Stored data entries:
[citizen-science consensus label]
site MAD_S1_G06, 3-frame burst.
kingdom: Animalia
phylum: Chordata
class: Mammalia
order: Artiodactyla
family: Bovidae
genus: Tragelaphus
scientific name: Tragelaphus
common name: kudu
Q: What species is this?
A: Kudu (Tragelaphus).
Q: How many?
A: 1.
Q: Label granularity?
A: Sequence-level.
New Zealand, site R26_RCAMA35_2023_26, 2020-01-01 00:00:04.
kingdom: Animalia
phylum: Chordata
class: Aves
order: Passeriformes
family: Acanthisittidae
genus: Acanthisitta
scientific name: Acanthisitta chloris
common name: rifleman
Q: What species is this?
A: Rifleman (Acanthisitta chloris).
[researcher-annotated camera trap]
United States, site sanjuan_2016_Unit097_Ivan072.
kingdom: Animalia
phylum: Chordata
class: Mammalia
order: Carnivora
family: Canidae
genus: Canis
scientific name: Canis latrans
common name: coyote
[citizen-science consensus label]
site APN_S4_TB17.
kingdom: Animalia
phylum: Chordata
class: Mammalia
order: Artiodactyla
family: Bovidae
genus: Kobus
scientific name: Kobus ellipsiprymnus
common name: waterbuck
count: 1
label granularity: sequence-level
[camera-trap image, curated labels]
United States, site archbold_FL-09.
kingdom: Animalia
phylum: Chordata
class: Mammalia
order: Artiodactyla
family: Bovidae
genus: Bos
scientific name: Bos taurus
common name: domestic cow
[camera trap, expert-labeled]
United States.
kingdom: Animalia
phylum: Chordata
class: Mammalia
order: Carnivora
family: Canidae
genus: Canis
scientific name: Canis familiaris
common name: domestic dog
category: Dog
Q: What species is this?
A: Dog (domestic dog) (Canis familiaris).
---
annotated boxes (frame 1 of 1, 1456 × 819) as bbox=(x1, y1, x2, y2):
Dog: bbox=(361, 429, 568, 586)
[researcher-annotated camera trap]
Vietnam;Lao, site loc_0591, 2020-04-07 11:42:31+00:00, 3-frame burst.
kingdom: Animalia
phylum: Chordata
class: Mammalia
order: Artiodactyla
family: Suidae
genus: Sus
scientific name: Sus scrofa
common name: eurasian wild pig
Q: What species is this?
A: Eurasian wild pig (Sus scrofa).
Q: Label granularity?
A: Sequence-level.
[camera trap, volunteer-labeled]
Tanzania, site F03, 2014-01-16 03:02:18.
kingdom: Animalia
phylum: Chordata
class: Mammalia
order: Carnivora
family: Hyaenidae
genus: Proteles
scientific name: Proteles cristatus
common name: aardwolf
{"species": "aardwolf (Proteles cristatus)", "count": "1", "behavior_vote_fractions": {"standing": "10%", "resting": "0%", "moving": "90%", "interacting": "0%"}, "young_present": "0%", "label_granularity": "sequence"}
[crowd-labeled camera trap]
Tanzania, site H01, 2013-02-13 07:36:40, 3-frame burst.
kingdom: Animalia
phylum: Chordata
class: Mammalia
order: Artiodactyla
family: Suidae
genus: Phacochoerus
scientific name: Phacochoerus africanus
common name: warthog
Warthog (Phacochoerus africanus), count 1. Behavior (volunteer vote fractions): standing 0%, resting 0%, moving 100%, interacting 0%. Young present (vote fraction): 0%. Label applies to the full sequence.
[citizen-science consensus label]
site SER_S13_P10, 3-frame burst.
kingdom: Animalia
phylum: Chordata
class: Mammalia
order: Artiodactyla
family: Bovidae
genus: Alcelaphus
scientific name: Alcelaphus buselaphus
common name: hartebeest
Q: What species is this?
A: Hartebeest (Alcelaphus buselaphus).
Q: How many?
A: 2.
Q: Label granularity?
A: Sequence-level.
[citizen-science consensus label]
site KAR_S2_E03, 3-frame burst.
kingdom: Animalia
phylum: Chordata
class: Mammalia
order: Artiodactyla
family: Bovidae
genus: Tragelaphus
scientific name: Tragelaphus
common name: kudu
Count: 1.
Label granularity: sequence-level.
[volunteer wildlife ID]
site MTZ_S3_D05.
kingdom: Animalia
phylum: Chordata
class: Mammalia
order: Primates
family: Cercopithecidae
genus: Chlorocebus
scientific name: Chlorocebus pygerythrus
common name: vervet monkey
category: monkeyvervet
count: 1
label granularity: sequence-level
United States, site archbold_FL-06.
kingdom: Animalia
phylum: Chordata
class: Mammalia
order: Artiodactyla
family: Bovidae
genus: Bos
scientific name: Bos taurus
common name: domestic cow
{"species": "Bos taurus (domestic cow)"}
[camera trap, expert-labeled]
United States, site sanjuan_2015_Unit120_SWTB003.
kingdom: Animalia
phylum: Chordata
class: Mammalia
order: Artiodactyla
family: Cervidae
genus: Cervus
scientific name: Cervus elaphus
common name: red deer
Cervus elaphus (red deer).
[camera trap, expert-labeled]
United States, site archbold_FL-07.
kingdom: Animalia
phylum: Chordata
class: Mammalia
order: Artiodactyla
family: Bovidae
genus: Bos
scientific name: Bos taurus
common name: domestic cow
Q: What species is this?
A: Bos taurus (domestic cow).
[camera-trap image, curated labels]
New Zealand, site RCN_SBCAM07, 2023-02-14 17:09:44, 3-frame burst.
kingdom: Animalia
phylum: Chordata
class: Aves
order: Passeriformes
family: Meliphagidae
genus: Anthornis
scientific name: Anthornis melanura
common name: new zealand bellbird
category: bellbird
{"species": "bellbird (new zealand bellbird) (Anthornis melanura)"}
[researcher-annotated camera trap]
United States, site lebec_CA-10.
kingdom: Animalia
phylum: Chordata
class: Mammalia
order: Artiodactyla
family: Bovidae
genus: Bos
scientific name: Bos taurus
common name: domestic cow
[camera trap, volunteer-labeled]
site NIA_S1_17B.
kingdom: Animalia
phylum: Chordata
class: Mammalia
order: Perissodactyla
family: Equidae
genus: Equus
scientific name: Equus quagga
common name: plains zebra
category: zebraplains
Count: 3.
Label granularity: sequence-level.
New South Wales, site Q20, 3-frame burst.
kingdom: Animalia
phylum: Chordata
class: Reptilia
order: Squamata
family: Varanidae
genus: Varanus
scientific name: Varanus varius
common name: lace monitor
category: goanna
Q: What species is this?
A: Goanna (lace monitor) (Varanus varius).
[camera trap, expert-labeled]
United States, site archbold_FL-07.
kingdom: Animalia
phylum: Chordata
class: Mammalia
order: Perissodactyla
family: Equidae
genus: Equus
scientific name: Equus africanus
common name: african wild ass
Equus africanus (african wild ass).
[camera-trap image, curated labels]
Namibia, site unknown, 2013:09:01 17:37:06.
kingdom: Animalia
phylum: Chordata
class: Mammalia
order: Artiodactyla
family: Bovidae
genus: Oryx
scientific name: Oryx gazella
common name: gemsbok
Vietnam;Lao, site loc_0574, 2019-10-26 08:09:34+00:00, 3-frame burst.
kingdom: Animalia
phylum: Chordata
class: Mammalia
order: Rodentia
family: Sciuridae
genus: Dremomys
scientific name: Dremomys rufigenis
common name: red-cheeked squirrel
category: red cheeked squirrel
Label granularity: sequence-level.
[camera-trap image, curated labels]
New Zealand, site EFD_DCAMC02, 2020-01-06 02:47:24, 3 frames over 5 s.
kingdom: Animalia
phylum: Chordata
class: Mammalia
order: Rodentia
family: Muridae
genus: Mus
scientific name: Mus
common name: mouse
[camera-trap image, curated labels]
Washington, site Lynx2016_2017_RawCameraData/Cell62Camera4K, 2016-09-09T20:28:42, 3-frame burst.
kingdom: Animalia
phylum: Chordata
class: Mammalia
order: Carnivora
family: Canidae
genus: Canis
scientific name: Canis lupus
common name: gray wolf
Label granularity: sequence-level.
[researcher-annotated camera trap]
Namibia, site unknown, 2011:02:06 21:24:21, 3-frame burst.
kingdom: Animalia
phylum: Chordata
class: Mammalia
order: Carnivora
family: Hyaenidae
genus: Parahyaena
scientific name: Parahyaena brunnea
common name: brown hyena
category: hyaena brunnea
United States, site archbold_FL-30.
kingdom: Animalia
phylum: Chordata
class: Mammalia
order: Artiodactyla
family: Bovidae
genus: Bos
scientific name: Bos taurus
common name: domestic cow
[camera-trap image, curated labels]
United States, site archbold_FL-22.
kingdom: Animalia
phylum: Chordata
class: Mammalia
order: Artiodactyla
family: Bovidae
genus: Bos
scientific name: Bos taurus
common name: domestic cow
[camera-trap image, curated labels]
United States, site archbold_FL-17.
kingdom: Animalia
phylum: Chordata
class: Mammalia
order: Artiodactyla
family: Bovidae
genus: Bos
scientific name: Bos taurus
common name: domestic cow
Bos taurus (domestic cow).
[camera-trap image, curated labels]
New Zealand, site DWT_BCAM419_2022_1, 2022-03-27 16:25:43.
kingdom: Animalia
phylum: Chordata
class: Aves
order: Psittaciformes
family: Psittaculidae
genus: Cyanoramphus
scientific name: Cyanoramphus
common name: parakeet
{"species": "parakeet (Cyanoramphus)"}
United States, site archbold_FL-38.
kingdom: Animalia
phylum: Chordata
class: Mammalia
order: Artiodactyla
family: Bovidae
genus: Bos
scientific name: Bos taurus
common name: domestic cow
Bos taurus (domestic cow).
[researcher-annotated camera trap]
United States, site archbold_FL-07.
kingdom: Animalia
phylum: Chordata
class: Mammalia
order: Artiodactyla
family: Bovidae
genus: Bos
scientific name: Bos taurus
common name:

**Directions for this task**:
Look through the entries above. Copy each line in which the string "cristatus" occurs.

**Exercise solution**:
scientific name: Proteles cristatus
{"species": "aardwolf (Proteles cristatus)", "count": "1", "behavior_vote_fractions": {"standing": "10%", "resting": "0%", "moving": "90%", "interacting": "0%"}, "young_present": "0%", "label_granularity": "sequence"}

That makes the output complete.